Required task 1:
Edit the passage on color contrast from "Based on the" up to and including "the CIELAB space.", replacing "color gamut" with "color space".

Document extract:
= = = = = = =
Based on the effects modeled in Figure 3, we consider that for the primary four colors together, there may be no rotations other than the original where the colors remain opponents and will be matched in strength. A possible consequence of this is that color contrast could be highest for the original and lower for all rotations. Such changes might not only affect the opponent colors, but they could be widespread over the whole color gamut, because hue and saturation might not vary smoothly and systematically over rotation in physiological space as they do in the CIELAB space.
It seems likely that in the visual arts, some painters may intentionally seek to maximize color contrast; an example is provided by previous analyses of the paintings by van Gogh that showed a frequent use of complementary colors (Berezhnoy et al., 2007), that is opposite colors in terms of hues, that strongly enhance the chromatic properties of colors and contours of objects in his paintings (Li & Chen, 2009; Mamassian, 2008). Thus, we surmise that rotations in CIELAB color gamut would particularly reduce the perceived color contrast compared to the original paintings. Moreover, a recent computational analysis employing a deep convolutional neural network to identify the distinct visual features in art paintings as well as photographs supports the view that a low-level feature like (luminance) contrast can predict the viewers’ esthetic preferences (Iigaya et al., 2021; Reber et al., 2004). Indeed, contrast (NB: in luminance) appear to be one of the common factors (together with symmetry, complexity, proportion, contour, brightness) underlying esthetic preferences (Juricevic et al., 2010; McAdams et al., 2023), often shared across cultures (Che et al., 2018). Luminance contrast can also affect preference in other domains, like facial attractiveness from photos (Russell, 2003). Unsurprisingly, Krentz and Earl (2013) showed that reducing luminance contrast in paintings and then forcing adults or children to choose one of the two in a pair, leads to the originals being chosen (or looked at) more frequently than the degraded versions.
= = = = = = =
Required task 2:
From the listing below, select every line in which the word "Looking" appears.

Task material:
= = = = = = =
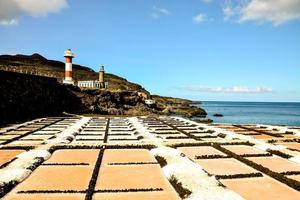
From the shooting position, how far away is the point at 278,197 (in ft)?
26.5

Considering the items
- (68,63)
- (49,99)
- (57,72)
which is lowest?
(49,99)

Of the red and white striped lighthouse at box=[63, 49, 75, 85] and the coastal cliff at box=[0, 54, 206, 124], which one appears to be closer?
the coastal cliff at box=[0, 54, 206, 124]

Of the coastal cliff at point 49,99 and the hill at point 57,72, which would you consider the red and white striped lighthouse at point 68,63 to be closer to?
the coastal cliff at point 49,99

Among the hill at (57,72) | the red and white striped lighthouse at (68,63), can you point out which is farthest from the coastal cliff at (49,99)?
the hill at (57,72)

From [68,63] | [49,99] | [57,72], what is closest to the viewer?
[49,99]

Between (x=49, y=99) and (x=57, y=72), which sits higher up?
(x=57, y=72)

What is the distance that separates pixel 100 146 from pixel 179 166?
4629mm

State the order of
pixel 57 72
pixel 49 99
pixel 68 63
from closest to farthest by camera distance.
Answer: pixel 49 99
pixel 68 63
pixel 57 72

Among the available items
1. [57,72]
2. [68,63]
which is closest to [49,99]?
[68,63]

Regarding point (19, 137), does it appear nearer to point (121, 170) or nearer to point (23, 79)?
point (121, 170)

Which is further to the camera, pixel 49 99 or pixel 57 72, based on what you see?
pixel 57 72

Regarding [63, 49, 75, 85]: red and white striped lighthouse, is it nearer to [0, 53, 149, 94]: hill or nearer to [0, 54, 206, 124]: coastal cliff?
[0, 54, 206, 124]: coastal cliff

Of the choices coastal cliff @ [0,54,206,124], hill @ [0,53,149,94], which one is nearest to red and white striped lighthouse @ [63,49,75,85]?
= = = = = = =
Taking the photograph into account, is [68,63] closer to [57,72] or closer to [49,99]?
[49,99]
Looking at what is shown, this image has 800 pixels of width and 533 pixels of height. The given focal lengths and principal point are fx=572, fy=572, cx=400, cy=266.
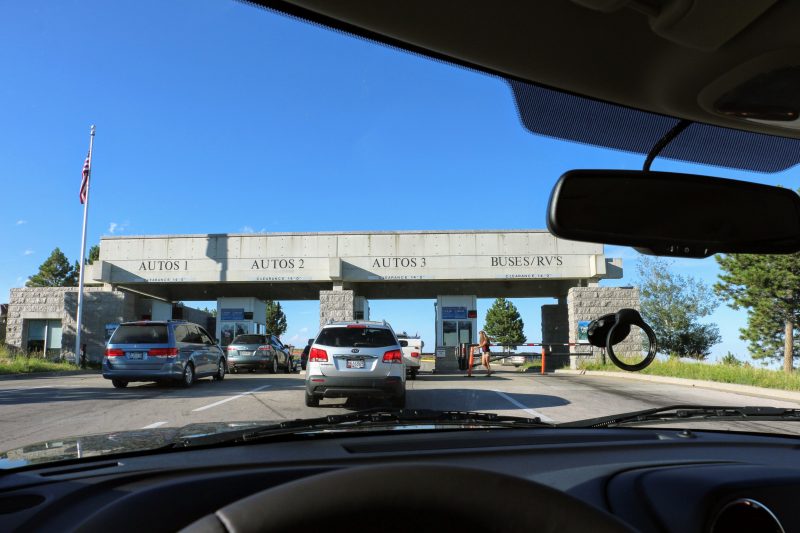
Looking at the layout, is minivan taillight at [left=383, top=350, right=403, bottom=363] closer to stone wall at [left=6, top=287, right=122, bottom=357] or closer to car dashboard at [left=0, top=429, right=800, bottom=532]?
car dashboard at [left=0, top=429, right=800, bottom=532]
= = = = = = =
Correct output 1:
Based on the effects modeled in Figure 3, we consider that for the primary four colors together, there may be no rotations other than the original where the colors remain opponents and will be matched in strength. A possible consequence of this is that color contrast could be highest for the original and lower for all rotations. Such changes might not only affect the opponent colors, but they could be widespread over the whole color space, because hue and saturation might not vary smoothly and systematically over rotation in physiological space as they do in the CIELAB space.

Correct output 2:
Looking at what is shown, this image has 800 pixels of width and 533 pixels of height. The given focal lengths and principal point are fx=572, fy=572, cx=400, cy=266.
Looking at the layout, is minivan taillight at [left=383, top=350, right=403, bottom=363] closer to stone wall at [left=6, top=287, right=122, bottom=357] or closer to car dashboard at [left=0, top=429, right=800, bottom=532]?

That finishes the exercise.